Picosecond Time-Resolved Coherent Anti-Stokes Raman Spectroscopy Of The Artificial Bacteriorhodopsin Pigment, Br6.11

The picosecond molecular dynamics in an artificial bacteriorhodopsin (BR) pigment, BR6.11, are measured by picosecond time-resolved coherent anti-Stokes Raman spectroscopy (PTR/CARS) and picosecond transient absorption (PTA). The BR6.11 pigment contains a structurally modified retinal chromophore with a six-membered carbon ring bridging the C-11=C-12-C-13 bonds, which both locks the C-11=C-12 bond in the trans configuration and prevents rotation about the C-12-C-13 bond.

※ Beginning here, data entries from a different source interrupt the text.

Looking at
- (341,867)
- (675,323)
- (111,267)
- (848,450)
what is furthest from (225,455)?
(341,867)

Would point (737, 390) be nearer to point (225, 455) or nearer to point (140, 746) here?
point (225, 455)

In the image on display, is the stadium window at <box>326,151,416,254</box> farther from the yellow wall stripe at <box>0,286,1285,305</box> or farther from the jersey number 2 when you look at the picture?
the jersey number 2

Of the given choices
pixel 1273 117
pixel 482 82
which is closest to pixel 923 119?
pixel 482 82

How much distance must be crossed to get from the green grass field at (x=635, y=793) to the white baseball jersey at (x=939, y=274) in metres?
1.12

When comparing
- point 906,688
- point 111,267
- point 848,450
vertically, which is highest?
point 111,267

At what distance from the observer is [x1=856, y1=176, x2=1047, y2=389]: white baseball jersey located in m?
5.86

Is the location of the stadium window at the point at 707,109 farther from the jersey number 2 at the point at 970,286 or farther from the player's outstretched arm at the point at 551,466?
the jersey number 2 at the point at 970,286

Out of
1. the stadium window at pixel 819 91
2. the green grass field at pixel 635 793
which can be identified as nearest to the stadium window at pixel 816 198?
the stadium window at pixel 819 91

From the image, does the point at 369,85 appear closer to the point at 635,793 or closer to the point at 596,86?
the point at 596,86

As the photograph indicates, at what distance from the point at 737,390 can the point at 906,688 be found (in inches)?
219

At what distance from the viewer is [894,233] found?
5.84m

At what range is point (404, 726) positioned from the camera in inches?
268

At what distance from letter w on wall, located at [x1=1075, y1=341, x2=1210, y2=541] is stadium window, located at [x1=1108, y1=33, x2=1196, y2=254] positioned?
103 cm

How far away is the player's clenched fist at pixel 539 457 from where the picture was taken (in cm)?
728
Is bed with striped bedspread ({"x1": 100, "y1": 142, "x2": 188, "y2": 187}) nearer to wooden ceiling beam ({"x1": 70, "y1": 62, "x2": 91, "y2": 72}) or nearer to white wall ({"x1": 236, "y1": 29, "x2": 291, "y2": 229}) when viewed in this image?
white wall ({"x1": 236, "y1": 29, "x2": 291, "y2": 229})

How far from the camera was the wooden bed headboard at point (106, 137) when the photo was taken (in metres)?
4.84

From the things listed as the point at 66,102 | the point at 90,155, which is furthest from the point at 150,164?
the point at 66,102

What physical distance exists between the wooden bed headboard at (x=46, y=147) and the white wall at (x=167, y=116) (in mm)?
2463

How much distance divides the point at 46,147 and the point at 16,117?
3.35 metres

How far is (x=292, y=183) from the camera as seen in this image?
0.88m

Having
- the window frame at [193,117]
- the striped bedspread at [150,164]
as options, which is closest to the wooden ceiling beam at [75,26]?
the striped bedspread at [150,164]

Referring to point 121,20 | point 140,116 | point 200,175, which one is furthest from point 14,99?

The changes in the vibrational degrees of freedom of the retinal attributable to the six-membered carbon ring are found in the picosecond resonance CARS (PR/CARS) spectrum of ground-state BR6.11. Normal mode assignments for more than forty BR6.11 vibrational features are made through comparisons with the PR/CARS data from native BR-570 (previously analyzed in terms of the selective isotopic substitution of the retinal). PTR/CARS spectra from two intermediates (J6.11 and K6.11), observed by PTA to appear during the initial 200 ps of the BR6.11 photocycle, reveal distinct retinal structures for each. The retinal in J6.11 contains delocalized (i.e., vibrational degrees of freedom not well described by normal modes and spanning major regions of the retinal), out-of-plane motion, and a highly twisted all-trans polyene configuration while K6.11 contains a retinal in which vibrational degrees of freedom have relaxed into well-defined, out-of-plane normal modes and a less twisted (though markedly nonplanar), 13-cis configuration. These vibrational data show that C-13=C-14 isomerization is not the first structural change to occur in the BR6.11 photocycle, but rather is the principal structural change during the J6.11 to K6.11 transformation. The similarity of the retinal structural dynamics in the BR6.11 and native BR-570 photocycles demonstrates that subpicosecond, torsional motion within the polyene precedes C-13 = C-14 isomerization and is critical for initiating the BR photoreactivity underlying their biochemical function. The structural dynamics comprising the initial 200 ps of the BR6.11 photocycle, as derived from these PTR/CARS data, are described well by a three-state model in which J6.11 and K6.11 are assigned as excited and ground electronic states, respectively.